Computer Vision Data Version Control and Reproducibility at Scale

Track:: Machine Learning: Research & Applications
Type:: Talk (long session)
Level:: intermediate
Room:: South Hall 2B
Start:: 10:45 on 16 July 2025
End:: 11:30 on 16 July 2025
Duration:: 45 minutes

Abstract

Petabytes of unstructured data stand as the cornerstone upon which triumphant Machine Learning (ML) models are built. One common method for researchers to extract subsets of data to their local environments is by simply using the age-old copy-paste, for model training. This method allows for iterative experimentation, but it also introduces challenges with the efficiency of data management when developing machine learning models, including reproducibility constraints, inefficient data transfer, alongside limited compute power.
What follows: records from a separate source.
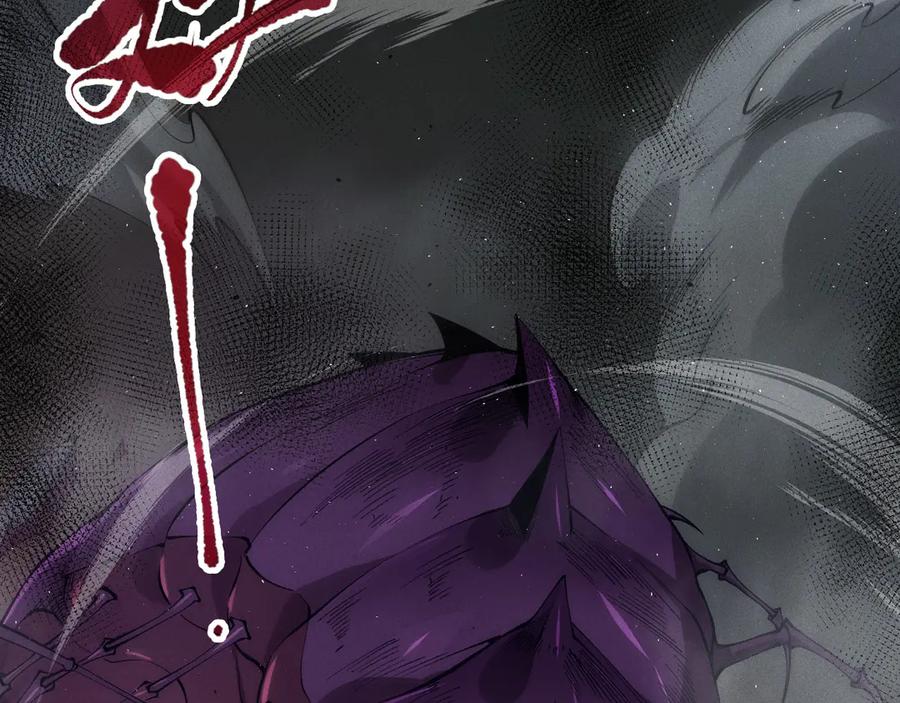 死灵法师！我即是天灾 第105话 魅魔的阴谋！ 第18页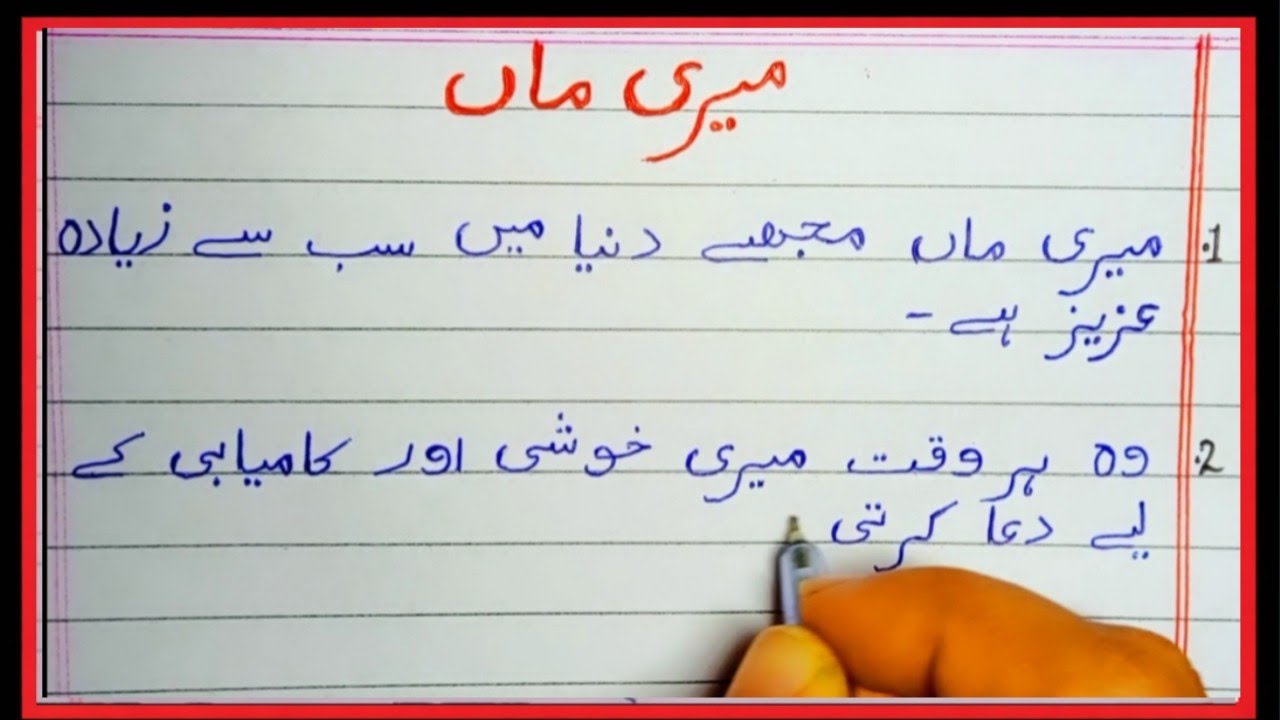 My Mother Essay in Urdu || میری ماں پر اردو مضمون || Meri Maa Essay in Urdu || Urdu Mazmoon 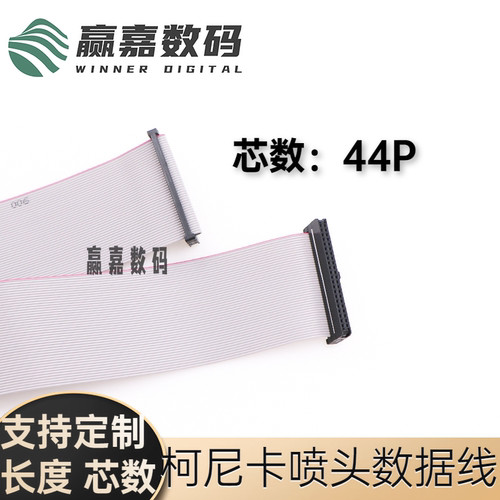 柯尼卡喷头排线耐腐蚀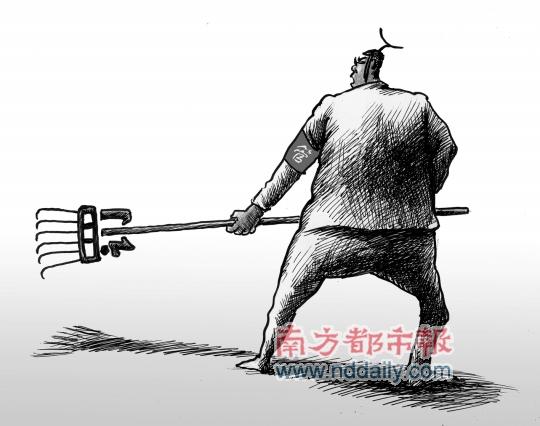 環保罰款非成績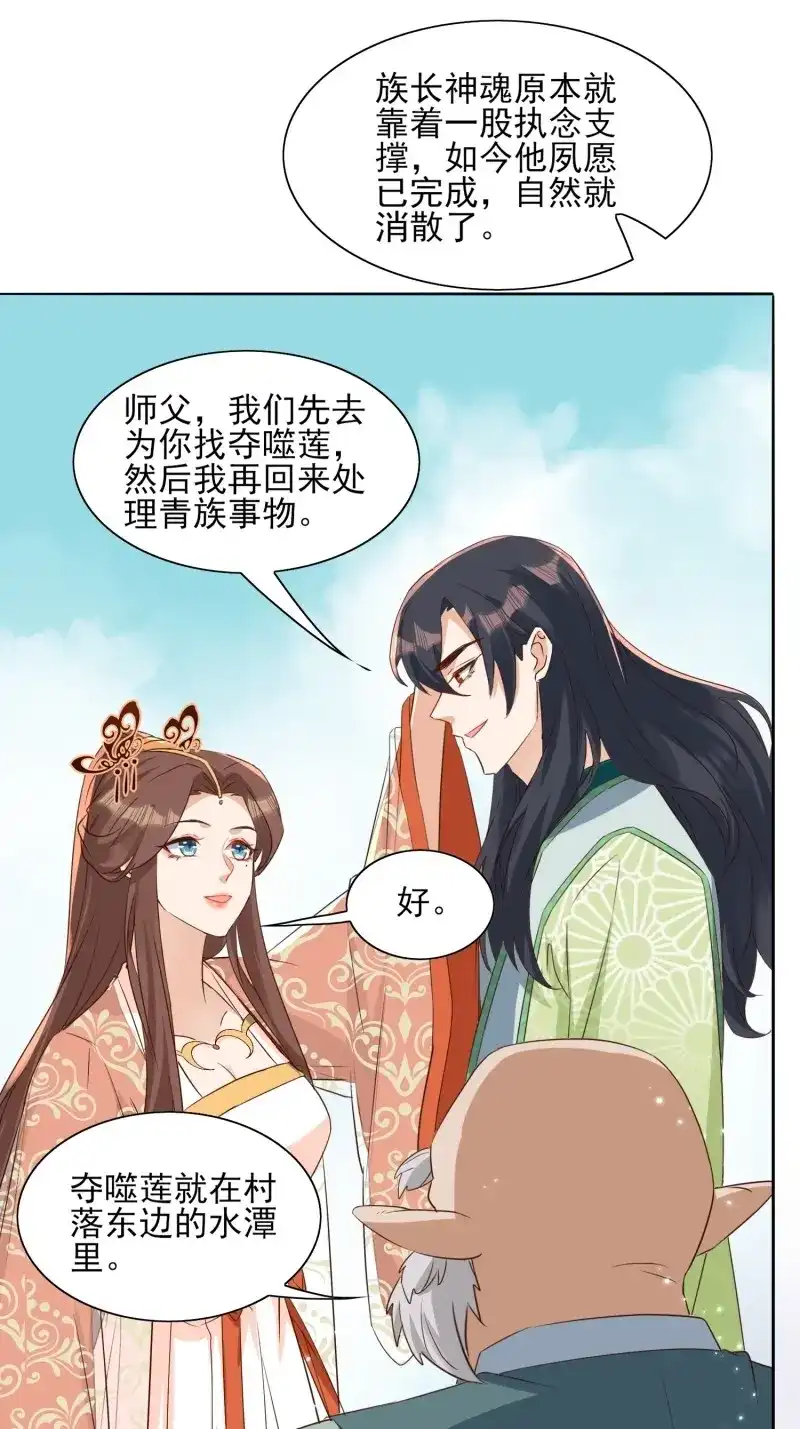 据说我是合欢宗老祖 第53话 青族遗民 第31页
This is where data version control technologies can help overcome these challenges for computer vision researchers. In this workshop we'll cover:

How to use open source tooling to version control your data when working with data locally.
Best practices for working with data, preventing the need to copy data locally, while enabling the training of models at scale directly on the cloud. This will be demoed with an OSS stack:
Langchain -Tensorflow
PyTorch
Keras

You will come away with practical methods to improve your data management when developing and iterating upon Machine Learning models, built for modern computer vision research.